### DOCUMENT TEXT
━━━━━━━━━━━━━━━━━━━━

In Retail Store different-different products are purchase from dealer and sale to the customer. Such Product as: Stationeries, Grocery product, Cosmetics, etc. In this every customer have their different- different requirement. Suppose we have to maintain the sales record properly then retail store requires a good system which are keep the customer record,

Bill Number record, Bill date record, grand total.

Earlier sales record was done manually by documentation. It involves lot of man power. Suppose we want to search any record then lot of problem was faced by retail store. Day by day records increases. Then many problems were come. And some time we want instant record then it difficult to find.

When sales inquiry about product then we have to maintain inquiry record. We have to inform all type of courses, their fees to students. After some time we want to see this record then more difficult to find a this kind record in manual system

Various types of Grocery products, its cost, price are such kind of record. These records are used at the time of Sales of product to the customer. When Customer paid their Payment then keep the record of Payment & update the record. If we want to a record of customer as their Product wise then it was tedious job.

Customer payment record was most important to maintain properly such as who are paid, when paid, how much paid, their outstanding amount, their paid amount etc… Suppose we have to see every customer payment status then it is more difficult to collect a kind of record.

In every product many customers take their purchase. If we have to maintain the customer billing record properly then store requires a good system which is kept the billing records of customer.

Same as this many other tasks are also available such as Sales record, purchase record etc. So in manual system records maintain processes are more difficult. With the use of this project store can maintain their customer record easily.

Project Category

This project Category is Expert System which are managed the Retail store processes. In this system we can store products record.

 

System Configuration

Hardware Requirements

  • Processor – Intel® Pentium® 4
  • Processor speed – 2.50 GHZ
  • Hard disk – Minimum 40 GB
  • Main Memory – 1 GB
  • Monitor – TFT (thin Film transistor)

━━━━━━━━━━━━━━━━━━━━

### DATASET ENTRIES
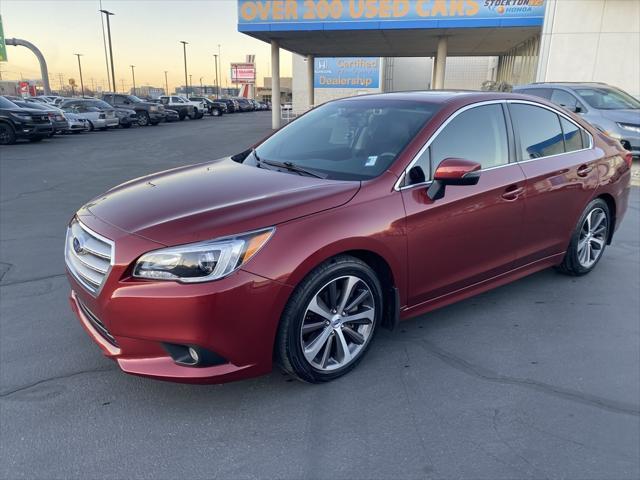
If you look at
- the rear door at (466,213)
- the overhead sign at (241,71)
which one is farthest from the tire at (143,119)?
the overhead sign at (241,71)

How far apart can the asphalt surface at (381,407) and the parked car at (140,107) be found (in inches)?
1045

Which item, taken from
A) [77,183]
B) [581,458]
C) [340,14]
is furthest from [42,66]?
[581,458]

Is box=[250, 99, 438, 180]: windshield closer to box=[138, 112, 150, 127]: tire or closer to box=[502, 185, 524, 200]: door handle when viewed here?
box=[502, 185, 524, 200]: door handle

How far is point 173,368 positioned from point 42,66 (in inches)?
1603

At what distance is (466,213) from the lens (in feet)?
11.2

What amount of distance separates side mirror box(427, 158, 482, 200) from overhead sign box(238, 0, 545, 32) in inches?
701

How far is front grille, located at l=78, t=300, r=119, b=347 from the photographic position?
2.71 meters

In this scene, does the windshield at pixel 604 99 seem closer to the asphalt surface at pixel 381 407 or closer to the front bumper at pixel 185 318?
the asphalt surface at pixel 381 407

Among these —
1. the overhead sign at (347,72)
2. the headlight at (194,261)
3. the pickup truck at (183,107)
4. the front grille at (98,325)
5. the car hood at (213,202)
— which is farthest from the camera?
the overhead sign at (347,72)

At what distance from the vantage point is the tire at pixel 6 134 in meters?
16.6

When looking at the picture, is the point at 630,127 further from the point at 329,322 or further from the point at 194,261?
the point at 194,261

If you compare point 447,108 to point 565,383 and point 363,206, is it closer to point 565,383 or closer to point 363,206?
point 363,206

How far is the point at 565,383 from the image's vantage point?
10.0 feet

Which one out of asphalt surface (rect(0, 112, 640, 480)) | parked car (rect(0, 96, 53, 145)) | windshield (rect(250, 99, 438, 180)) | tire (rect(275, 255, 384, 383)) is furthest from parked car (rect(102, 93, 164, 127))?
tire (rect(275, 255, 384, 383))
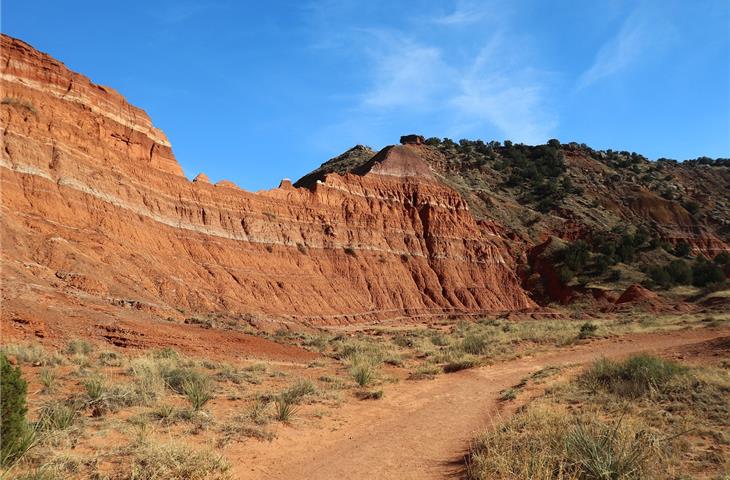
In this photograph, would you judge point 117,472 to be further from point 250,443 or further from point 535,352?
point 535,352

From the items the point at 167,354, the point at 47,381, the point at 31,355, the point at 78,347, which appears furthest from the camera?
the point at 167,354

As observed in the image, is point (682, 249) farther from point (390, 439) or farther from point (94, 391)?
point (94, 391)

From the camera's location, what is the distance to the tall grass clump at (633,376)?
1028cm

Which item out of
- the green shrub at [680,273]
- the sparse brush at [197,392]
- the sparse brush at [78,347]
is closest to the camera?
→ the sparse brush at [197,392]

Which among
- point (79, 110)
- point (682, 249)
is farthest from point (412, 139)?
point (79, 110)

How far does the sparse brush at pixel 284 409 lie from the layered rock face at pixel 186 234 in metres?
11.0

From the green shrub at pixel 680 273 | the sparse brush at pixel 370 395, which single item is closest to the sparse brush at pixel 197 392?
the sparse brush at pixel 370 395

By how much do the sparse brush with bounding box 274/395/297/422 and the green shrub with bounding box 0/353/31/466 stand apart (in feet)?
14.0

━━━━━━━━━━━━━━━━━━━━

### WHAT TO PRODUCE
From the retail store project description above, reproduce word for word the stretch from "System Configuration" through "(thin Film transistor)".

### SOLUTION TO THE PROBLEM
System Configuration

Hardware Requirements

  • Processor – Intel® Pentium® 4
  • Processor speed – 2.50 GHZ
  • Hard disk – Minimum 40 GB
  • Main Memory – 1 GB
  • Monitor – TFT (thin Film transistor)